23 Feb Springtime exercises to relieve joint pain
If you find yourself dealing with the common signs and symptoms of arthritis, here are four spring exercises that can relieve joint pain.
Springtime offers the perfect opportunity to get out and enjoy the wonderful weather after being cooped up inside after a long, dreary winter. Some may say it’s difficult, however, to find that initial motivation to get up and moving if arthritis pain is present. Contrary to popular belief, regular low-impact exercise can help reduce the pain associated with arthritis, according to the Spine and Joint Center.

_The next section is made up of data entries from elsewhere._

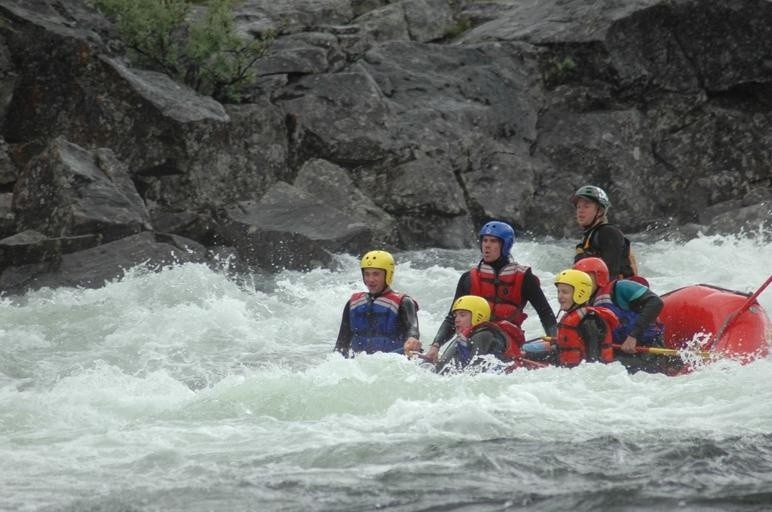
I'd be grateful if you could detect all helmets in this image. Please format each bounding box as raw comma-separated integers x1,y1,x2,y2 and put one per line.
575,185,610,211
480,221,515,256
361,250,395,285
452,295,491,326
554,257,609,305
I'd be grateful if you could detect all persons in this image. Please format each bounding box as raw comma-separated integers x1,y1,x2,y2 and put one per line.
334,250,421,359
567,185,637,283
437,294,510,378
553,268,620,368
571,256,669,374
425,221,558,369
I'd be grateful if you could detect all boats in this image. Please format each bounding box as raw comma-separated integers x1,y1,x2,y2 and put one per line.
517,285,772,375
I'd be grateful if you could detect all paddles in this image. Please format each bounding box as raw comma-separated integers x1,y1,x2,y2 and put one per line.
543,336,710,358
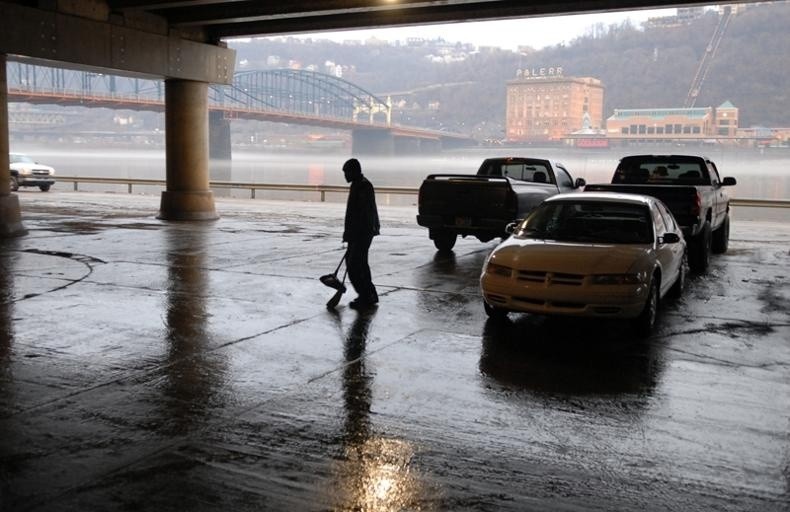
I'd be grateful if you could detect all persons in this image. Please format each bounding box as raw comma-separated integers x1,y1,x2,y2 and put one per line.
342,158,382,308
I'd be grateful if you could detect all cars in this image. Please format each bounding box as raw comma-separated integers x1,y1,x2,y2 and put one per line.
478,190,691,327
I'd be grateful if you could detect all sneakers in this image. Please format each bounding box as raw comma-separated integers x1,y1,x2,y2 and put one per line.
350,294,379,308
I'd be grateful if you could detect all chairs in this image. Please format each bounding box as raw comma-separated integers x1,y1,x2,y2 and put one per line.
534,171,547,183
641,168,700,179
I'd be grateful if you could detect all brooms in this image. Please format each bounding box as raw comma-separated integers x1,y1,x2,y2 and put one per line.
326,265,348,310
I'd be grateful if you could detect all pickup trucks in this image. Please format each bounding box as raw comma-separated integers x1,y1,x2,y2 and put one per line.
416,156,587,251
582,154,736,272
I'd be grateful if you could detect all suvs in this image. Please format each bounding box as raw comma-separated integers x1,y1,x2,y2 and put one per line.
9,152,57,193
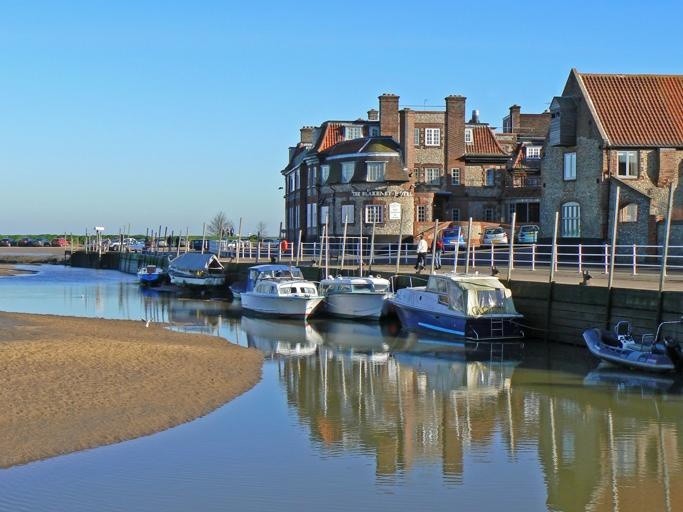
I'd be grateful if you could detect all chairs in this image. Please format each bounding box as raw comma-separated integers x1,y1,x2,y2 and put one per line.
629,334,655,353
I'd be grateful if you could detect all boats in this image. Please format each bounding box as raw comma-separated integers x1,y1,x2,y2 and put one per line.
230,264,305,298
168,253,226,293
136,263,167,285
582,326,676,373
386,272,525,343
318,273,392,322
241,275,323,321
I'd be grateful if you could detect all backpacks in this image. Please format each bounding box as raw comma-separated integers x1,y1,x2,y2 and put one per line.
436,240,443,249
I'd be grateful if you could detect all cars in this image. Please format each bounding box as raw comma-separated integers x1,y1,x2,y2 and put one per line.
87,236,280,252
431,227,468,254
0,237,70,247
478,227,509,248
518,225,544,244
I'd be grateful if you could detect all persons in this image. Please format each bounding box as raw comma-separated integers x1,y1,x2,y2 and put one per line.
311,260,317,267
167,235,174,252
414,236,428,271
328,271,343,289
222,227,234,238
430,235,445,270
103,237,112,251
176,236,179,250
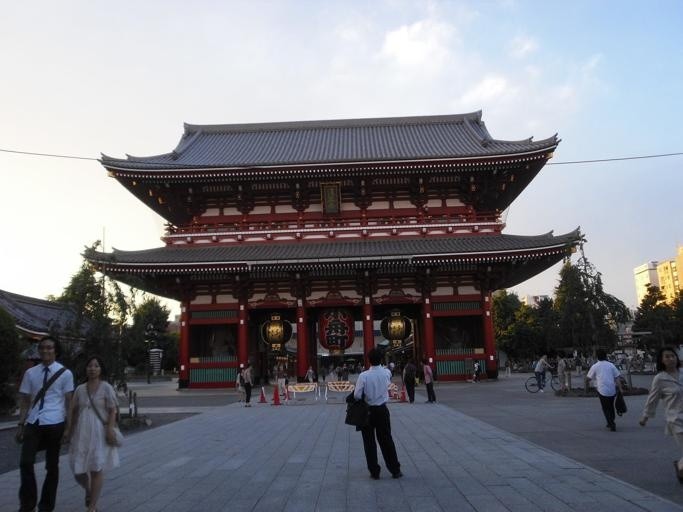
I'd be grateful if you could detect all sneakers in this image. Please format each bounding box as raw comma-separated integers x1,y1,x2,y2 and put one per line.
370,470,380,479
673,460,683,484
391,471,403,479
606,424,616,431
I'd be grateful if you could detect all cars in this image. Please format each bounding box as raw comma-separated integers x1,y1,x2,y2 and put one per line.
607,350,645,370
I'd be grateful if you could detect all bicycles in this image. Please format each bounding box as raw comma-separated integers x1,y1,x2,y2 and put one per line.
523,364,563,394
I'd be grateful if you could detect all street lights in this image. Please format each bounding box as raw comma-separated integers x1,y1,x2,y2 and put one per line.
143,322,158,383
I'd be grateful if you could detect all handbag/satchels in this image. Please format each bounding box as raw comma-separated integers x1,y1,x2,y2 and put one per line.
104,423,123,447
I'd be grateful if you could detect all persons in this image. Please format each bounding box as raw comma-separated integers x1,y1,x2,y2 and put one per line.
60,352,120,512
637,346,683,485
14,336,73,511
472,360,481,384
556,353,568,393
352,348,403,478
583,350,622,431
534,355,549,392
504,351,645,376
234,358,436,406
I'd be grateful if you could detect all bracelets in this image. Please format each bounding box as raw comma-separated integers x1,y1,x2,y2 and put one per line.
17,422,25,426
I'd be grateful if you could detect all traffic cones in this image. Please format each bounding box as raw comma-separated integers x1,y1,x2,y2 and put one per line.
388,382,407,402
258,383,292,407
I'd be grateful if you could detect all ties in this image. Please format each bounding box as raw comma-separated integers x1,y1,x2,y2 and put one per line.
39,367,49,411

If you find yourself dealing with the common signs and symptoms of arthritis, but you want to get outside and enjoy the new season in all of its glory, here are four spring exercises that may relieve joint pain:
Make time to stretch
Stretching is imperative to physical activity and must be taken seriously. It promotes better support for the joints and improves flexibility, reducing your risk of getting hurt while exercising. Focus on stretching the major muscles in the body, and spend time stretching muscles adjacent to the joints impacted by arthritis, Veritas Health recommended. Set aside 10 to 15 minutes to warm up before your exercise.
Take a brisk walk
Going on a walk is the perfect way to soak up the sun and enjoy the beauty of nature, and it’s also the ideal form of physical activity for someone who wants to take things slow when starting an exercise regimen. Walking reduces stiffness in the joints and promotes healthy bones. Consider joining a walking club or making arrangements to take a stroll through the park once a week with a family member or close friend. A knee sleeve, like this one from IMAK Compression, may also be helpful if pain or discomfort limits your ability to walk.
Jump in the pool
Whether it’s warm enough to swim outside or you have to use the indoor pool, swimming is an excellent form of exercise for someone living with arthritis. Water supports the weight of the body, and swimming stretches the muscles while putting little to no impact on the joints. Consider joining a water aerobics class this spring for optimal benefit.
Take up gardening
Sure, gardening is a refreshing springtime hobby that allows you to grow your own beautiful flowers and delicious produce, but the task is also beneficial for the body. According to AARP, gardening is considered an advantageous form of aerobic activity that improves strength, stamina and flexibility. Just 30 minutes of digging up weeds, removing rocks, raking and trimming shrubs can amount to hundreds of calories burned! If you don’t already garden during the springtime, now’s a great time to consider taking up a new hobby.